164 overweight or obese people participated in the study whose weights first were lowered by 12%. Then they were split into three different diet groups to maintain their weight. One group’s diet was high in carbs at 60% and 20% each in protein and fat. A second group was put on a diet of medium carbs and fat at 40% each and 20% protein. The third group’s diet was low in carbs and protein at 20% each with 60% fat.
“We found that the type of diet people ate had a major impact on their metabolism. Those on the low-carbohydrate diet burned about 250 calories a day more than those on the high-carbohydrate diet, even though all the groups were the same weight,” said Dr. David Ludwig, principal investigator of the study and co-director of the New Balance Foundation Obesity Prevention Center at Boston Children’s Hospital.
To maintain the baseline weight of the participants while on their specific diets, their calorie intake was either increased or decreased if they started to lose or gain weight.
One of the things that make maintaining your weight difficult is your diets’ direct effect on your metabolism.
“These findings show that all calories are not alike to the body from a metabolic perspective and that restricting carbohydrates may be a better strategy than restricting calories for long-term success,” Ludwig said.
He also believes that over a few years 20 pounds could be lost without the intervention of additional calorie intake for those on a low carb diet.
Naveed Sattar, professor of metabolic medicine at the University of Glasgow, who was not involved in the study, disagrees and advises caution because “the interpretation of the results seems quite incorrect.”
He bases his conclusion on previous larger and longer trials which have proven that weight change and weight loss “is broadly similar whatever diet one uses (low carb or low fat or others) as long as one sticks to the diet.” Sattar said.
Other experts voiced concern over the high intake levels of saturated fats in the low-carbohydrate diet, which could lead to increased risk levels of high cholesterol and heart disease.
Kevin McConway, emeritus professor of applied statistics at the Open University, noted that “because the different diets had to be made up from foods that may have differed in other ways than just their carbohydrate and fat content, it remains possible that these other differences were responsible for some part of the observed differences in energy expenditures.”

▸ **EXERCISE OBJECTIVE**
Transcribe the diet study passage word for word, from "To maintain the baseline" up to and including "or gain weight.".

Spatial grounding data
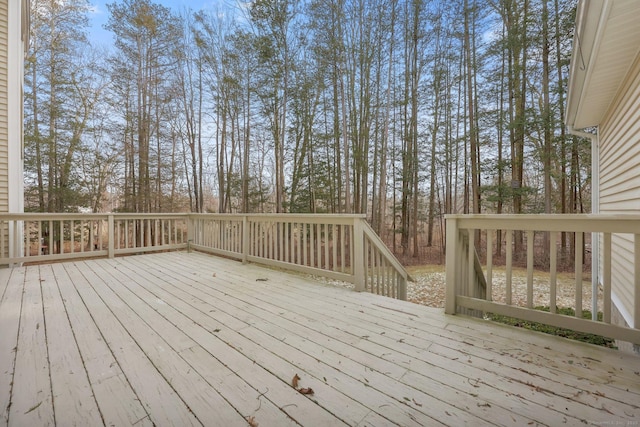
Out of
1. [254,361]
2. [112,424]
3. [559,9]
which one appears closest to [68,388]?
[112,424]

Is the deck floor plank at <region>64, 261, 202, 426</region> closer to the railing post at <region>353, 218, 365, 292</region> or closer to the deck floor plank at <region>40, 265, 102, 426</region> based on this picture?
the deck floor plank at <region>40, 265, 102, 426</region>

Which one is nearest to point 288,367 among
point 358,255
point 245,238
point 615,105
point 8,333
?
point 358,255

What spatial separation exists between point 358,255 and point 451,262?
1.02 m

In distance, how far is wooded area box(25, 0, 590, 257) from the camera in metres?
6.91

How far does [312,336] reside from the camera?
6.11ft

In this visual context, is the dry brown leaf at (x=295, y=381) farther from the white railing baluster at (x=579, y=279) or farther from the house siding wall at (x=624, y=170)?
the house siding wall at (x=624, y=170)

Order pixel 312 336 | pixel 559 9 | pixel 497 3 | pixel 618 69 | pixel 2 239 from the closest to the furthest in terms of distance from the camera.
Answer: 1. pixel 312 336
2. pixel 618 69
3. pixel 2 239
4. pixel 559 9
5. pixel 497 3

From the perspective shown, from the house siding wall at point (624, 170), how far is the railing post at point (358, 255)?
2288mm

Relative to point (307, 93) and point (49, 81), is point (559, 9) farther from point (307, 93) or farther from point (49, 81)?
point (49, 81)

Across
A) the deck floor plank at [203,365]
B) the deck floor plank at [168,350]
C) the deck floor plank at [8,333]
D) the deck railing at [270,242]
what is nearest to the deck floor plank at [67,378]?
the deck floor plank at [8,333]

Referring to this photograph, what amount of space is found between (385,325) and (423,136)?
26.5ft

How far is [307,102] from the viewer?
7.81 meters

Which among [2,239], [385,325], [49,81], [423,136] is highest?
[49,81]

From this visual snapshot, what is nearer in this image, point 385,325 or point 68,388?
point 68,388
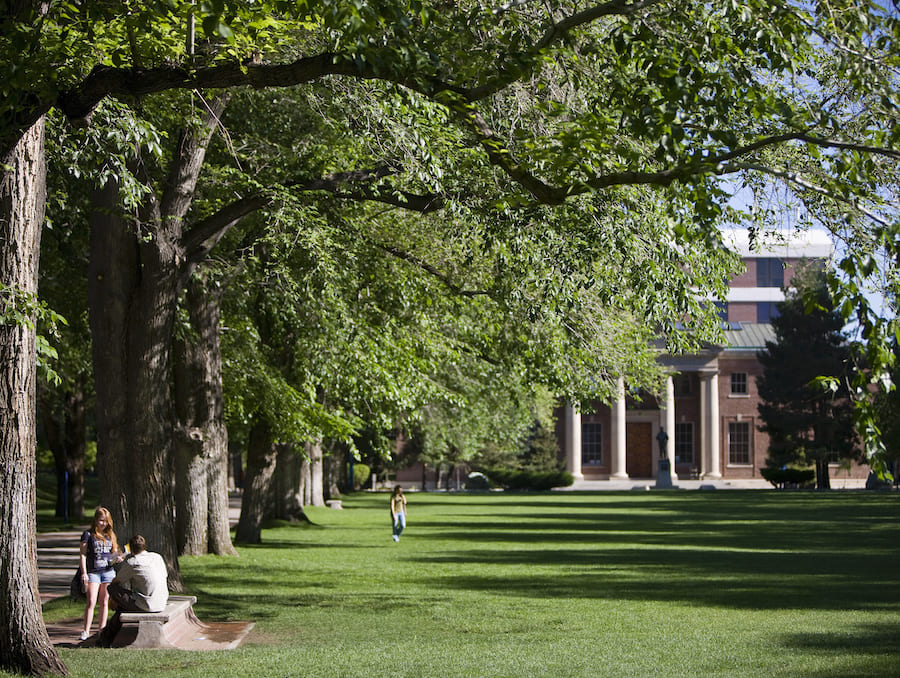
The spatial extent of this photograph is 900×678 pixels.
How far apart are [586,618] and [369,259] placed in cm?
801

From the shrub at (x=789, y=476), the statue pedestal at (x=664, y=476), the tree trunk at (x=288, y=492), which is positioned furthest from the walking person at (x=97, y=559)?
the statue pedestal at (x=664, y=476)

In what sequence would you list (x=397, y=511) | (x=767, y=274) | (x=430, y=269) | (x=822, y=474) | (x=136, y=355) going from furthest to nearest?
(x=767, y=274), (x=822, y=474), (x=397, y=511), (x=430, y=269), (x=136, y=355)

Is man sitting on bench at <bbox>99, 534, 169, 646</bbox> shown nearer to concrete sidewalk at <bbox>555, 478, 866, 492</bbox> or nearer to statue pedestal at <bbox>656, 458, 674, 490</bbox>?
statue pedestal at <bbox>656, 458, 674, 490</bbox>

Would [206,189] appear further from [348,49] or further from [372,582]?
[348,49]

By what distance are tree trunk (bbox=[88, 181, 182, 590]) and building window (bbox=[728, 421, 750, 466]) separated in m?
74.4

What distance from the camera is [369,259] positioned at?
823 inches

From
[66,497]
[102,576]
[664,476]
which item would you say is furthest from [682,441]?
[102,576]

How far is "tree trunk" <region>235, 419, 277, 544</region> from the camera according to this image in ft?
91.4

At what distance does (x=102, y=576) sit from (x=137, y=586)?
886 mm

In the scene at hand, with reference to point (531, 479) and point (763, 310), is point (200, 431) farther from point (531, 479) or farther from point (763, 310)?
point (763, 310)

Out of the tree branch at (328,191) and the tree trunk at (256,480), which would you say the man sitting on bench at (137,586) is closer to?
the tree branch at (328,191)

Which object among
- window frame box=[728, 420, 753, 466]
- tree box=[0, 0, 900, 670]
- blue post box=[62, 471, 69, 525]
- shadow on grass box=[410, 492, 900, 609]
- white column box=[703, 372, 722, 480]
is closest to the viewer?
tree box=[0, 0, 900, 670]

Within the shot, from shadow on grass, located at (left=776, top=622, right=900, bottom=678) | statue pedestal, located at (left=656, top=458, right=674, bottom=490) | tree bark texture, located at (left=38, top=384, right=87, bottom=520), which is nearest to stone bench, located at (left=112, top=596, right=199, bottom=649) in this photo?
shadow on grass, located at (left=776, top=622, right=900, bottom=678)

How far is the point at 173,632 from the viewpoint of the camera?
12.8m
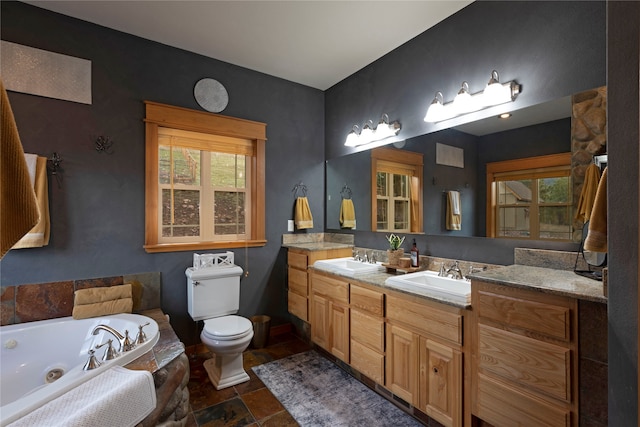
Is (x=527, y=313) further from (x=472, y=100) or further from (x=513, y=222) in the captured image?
(x=472, y=100)

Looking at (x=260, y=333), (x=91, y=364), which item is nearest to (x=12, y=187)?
(x=91, y=364)

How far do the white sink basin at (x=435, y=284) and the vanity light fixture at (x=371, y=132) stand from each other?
1.31 m

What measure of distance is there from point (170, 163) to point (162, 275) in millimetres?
1036

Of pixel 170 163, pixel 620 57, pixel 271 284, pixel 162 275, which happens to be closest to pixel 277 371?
pixel 271 284

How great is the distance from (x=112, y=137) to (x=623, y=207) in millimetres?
3155

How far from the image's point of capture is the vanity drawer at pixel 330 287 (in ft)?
7.89

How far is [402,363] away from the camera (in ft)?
6.28

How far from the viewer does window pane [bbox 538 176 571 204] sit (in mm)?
1682

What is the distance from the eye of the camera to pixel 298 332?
3217mm

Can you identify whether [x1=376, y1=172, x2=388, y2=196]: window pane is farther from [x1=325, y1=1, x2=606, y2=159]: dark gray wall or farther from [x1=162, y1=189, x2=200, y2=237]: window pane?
[x1=162, y1=189, x2=200, y2=237]: window pane

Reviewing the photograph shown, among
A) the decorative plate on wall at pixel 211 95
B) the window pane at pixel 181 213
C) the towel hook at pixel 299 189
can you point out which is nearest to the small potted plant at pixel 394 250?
the towel hook at pixel 299 189

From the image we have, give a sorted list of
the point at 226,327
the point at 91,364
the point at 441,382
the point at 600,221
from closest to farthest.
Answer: the point at 600,221
the point at 91,364
the point at 441,382
the point at 226,327

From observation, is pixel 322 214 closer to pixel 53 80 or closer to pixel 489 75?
pixel 489 75

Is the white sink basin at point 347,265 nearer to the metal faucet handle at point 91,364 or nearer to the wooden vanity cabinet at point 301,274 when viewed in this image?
the wooden vanity cabinet at point 301,274
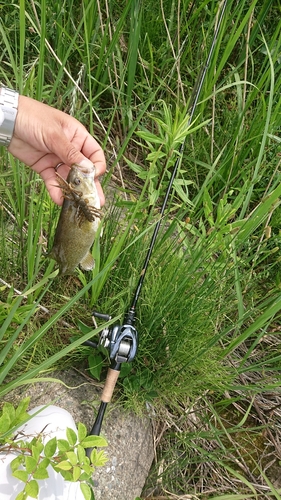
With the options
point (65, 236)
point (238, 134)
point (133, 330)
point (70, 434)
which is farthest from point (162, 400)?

▸ **COMPLETED TASK**
To maintain the baseline weight of the participants while on their specific diets, their calorie intake was either increased or decreased if they started to lose or gain weight.